_Passage provided:_
+++++

I ran the following command to fix the index but it ended up saying that everything was fine

sudo java -cp lucene-core*.jar -ea:org.apache.lucene... org.apache.lucene.index.CheckIndex "[NODE]/0/[INDEX]/0/index/" -exorcise

Took 1972.855 sec total.

Is there anything I can do fix the index?

The corruption is in the translog, rather than in the Lucene index; CheckIndex only checks the Lucene index so it will not notice this.

I'm not sure how Elasticsearch got into this state, however. What version are you using? Could you share the stack trace from a failed allocation, which will be in the log file? You can retry, in order to get the same exception, using

POST /_cluster/reroute?retry_failed=true

Could you also zip up all the files matching the following pattern and share them here?

/var/lib/elasticsearch/nodes/0/indices/l1VcSQySRmuyFGTBBPjX9g/0/translog/*.ckp

Hi David, thanks for the response. I'm running ES 6.2.2.

My logging isn't working right now for some reason but in the meantime I'll add the relevant bits from the output of the reroute attempt. Not sure what the preferred method of sharing the zip is, so I added it to this repo: https://github.com/jtalmi/twitter/blob/master/es_broken_index.zip

Let me know if that's ok.

 "twitter" : {
          "shards" : {
            "0" : [
              {
                "state" : "UNASSIGNED",
                "primary" : true,
                "node" : null,
                "relocating_node" : null,
                "shard" : 0,
                "index" : "twitter",
                "recovery_source" : {
                  "type" : "EXISTING_STORE"

+++++

_Task 1:_ In the JSON output in the Elasticsearch thread, list every key whose value is shown as a plain string, number, true/false, or null, not as an object or list.
_Task 2:_
Answer each question from the Elasticsearch thread, one per line:
(a) How many seconds did the CheckIndex command take in total?
(b) Where is the corruption, according to the reply?
(c) Which version of Elasticsearch is the poster running?
_Task 3:_ Carry on the Elasticsearch thread from the point where it stops.
The records are unrelated to the Elasticsearch thread and play no part here.

_Dataset extract:_

+++++

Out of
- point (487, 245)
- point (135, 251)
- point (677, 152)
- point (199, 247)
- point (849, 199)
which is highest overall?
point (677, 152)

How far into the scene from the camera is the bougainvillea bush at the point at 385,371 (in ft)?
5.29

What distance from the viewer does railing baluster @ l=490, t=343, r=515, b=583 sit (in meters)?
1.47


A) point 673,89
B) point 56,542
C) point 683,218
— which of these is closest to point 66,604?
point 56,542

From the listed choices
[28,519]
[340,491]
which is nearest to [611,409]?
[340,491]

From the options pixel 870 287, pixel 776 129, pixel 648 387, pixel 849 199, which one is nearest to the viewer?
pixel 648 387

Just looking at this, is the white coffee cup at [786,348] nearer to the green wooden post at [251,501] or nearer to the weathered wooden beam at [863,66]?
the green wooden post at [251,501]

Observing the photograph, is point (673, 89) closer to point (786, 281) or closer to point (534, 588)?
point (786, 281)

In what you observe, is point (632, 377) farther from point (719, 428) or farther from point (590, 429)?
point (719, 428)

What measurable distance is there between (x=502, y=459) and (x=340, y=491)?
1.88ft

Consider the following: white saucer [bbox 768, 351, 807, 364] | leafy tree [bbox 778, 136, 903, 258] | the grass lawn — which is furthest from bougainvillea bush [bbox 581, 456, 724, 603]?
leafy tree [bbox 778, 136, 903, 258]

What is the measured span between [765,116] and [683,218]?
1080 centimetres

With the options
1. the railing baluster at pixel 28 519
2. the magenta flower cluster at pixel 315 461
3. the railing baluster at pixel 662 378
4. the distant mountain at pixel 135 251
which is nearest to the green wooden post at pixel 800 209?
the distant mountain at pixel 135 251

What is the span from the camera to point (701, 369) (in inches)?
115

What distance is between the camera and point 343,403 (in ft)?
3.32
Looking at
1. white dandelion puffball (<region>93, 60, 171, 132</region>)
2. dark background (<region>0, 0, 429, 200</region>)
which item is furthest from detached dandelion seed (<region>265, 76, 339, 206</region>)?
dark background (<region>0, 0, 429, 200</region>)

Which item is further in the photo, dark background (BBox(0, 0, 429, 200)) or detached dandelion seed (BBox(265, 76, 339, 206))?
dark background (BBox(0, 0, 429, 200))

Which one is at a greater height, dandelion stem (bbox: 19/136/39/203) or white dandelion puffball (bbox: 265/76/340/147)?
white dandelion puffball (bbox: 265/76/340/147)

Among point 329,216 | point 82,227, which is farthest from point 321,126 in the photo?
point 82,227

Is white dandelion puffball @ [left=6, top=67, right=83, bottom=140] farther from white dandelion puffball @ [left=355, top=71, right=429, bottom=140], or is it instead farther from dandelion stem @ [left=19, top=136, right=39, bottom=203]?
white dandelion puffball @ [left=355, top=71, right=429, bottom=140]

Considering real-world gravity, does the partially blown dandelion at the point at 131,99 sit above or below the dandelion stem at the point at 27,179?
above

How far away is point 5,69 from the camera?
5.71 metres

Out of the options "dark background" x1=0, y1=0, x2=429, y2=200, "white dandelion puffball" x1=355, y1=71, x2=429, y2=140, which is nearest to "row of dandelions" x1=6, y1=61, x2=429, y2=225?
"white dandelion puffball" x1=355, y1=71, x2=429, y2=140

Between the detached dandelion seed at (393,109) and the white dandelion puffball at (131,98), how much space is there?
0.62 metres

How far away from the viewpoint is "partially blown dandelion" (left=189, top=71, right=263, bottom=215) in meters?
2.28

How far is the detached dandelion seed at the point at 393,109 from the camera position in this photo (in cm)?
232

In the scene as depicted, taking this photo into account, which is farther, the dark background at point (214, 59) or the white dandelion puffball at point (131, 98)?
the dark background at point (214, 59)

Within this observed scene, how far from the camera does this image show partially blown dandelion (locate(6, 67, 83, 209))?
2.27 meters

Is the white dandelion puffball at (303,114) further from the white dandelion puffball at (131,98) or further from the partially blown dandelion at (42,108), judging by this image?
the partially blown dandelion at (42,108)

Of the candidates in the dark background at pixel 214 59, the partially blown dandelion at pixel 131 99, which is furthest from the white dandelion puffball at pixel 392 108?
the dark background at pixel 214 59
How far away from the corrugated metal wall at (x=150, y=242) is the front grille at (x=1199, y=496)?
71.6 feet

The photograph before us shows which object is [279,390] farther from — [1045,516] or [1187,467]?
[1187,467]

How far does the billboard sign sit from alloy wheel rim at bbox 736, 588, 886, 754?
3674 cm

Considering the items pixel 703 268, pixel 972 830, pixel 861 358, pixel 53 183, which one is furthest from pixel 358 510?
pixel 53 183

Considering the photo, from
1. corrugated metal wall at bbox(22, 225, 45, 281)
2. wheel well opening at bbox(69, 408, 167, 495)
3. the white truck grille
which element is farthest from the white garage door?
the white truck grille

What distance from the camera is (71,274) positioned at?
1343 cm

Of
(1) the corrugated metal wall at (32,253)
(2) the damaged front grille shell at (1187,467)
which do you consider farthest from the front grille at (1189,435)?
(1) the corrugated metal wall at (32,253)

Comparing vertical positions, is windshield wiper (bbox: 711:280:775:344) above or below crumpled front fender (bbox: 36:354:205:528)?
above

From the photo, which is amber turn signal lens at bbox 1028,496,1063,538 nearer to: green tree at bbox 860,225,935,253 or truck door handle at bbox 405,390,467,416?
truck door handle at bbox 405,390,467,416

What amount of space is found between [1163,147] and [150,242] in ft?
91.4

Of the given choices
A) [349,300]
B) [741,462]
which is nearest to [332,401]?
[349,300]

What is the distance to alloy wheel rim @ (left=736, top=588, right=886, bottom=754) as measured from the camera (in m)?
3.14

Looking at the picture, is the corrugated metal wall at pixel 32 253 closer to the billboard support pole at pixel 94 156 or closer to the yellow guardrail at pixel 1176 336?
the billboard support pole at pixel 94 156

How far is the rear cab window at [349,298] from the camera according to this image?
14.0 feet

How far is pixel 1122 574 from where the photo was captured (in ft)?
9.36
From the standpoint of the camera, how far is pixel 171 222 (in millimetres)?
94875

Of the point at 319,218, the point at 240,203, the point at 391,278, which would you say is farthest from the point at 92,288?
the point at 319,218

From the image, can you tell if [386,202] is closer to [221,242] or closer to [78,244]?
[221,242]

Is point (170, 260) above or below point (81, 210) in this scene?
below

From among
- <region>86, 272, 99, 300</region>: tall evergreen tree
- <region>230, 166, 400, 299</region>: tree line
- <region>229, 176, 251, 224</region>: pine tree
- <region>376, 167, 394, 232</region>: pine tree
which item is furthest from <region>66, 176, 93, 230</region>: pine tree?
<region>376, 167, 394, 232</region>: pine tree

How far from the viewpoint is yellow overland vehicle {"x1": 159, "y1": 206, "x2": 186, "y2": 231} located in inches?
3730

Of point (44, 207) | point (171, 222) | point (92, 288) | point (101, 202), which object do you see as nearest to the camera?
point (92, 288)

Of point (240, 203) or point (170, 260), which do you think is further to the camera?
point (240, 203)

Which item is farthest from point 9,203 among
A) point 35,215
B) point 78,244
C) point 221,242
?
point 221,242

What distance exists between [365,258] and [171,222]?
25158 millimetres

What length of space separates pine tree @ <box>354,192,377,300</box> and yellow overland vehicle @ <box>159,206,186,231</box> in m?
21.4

+++++

_Exercise response 1:_ state, primary, node, relocating_node, shard, index, type

_Exercise response 2:_
(a) 1972.855 seconds
(b) In the translog, not in the Lucene index
(c) 6.2.2

_Exercise response 3:_
                },
                "unassigned_info" : {
                  "reason" : "ALLOCATION_FAILED",
                  "at" : "2018-11-09T06:56:33.069Z",
                  "failed_attempts" : 5,
                  "delayed" : false,
                  "details" : "failed shard on node [CxXWE8BiQbS4ThB9AvvGQA]: failed recovery, failure RecoveryFailedException[[twitter][0]: Recovery failed on {node-1}{CxXWE8BiQbS4ThB9AvvGQA}{Wh32CTV_QWiZkFFB06YEsw}{10.142.0.2}{10.142.0.2:9300}]; nested: IndexShardRecoveryException[failed to recover from gateway]; nested: EngineCreationFailureException[failed to create engine]; nested: CorruptIndexException[misplaced codec footer (file truncated?): length=0 but footerLength==16 (resource=SimpleFSIndexInput(path=\"/var/lib/elasticsearch/nodes/0/indices/l1VcSQySRmuyFGTBBPjX9g/0/translog/translog-1228.ckp\"))]; ",
                  "allocation_status" : "deciders_no"
                }
              }
            ]
          }
        },

and

    "routing_nodes" : {
      "unassigned" : [
        {
          "state" : "UNASSIGNED",
          "primary" : true,
          "node" : null,
          "relocating_node" : null,
          "shard" : 0,
          "index" : "twitter",
          "recovery_source" : {
            "type" : "EXISTING_STORE"
          },
          "unassigned_info" : {
            "reason" : "ALLOCATION_FAILED",
            "at" : "2018-11-09T06:56:33.069Z",
            "failed_attempts" : 5,
            "delayed" : false,
            "details" : "failed shard on node [CxXWE8BiQbS4ThB9AvvGQA]: failed recovery, failure RecoveryFailedException[[twitter][0]: Recovery failed on {node-1}{CxXWE8BiQbS4ThB9AvvGQA}{Wh32CTV_QWiZkFFB06YEsw}{10.142.0.2}{10.142.0.2:9300}]; nested: IndexShardRecoveryException[failed to recover from gateway]; nested: EngineCreationFailureException[failed to create engine]; nested: CorruptIndexException[misplaced codec footer (file truncated?): length=0 but footerLength==16 (resource=SimpleFSIndexInput(path=\"/var/lib/elasticsearch/nodes/0/indices/l1VcSQySRmuyFGTBBPjX9g/0/translog/translog-1228.ckp\"))]; ",
            "allocation_status" : "deciders_no"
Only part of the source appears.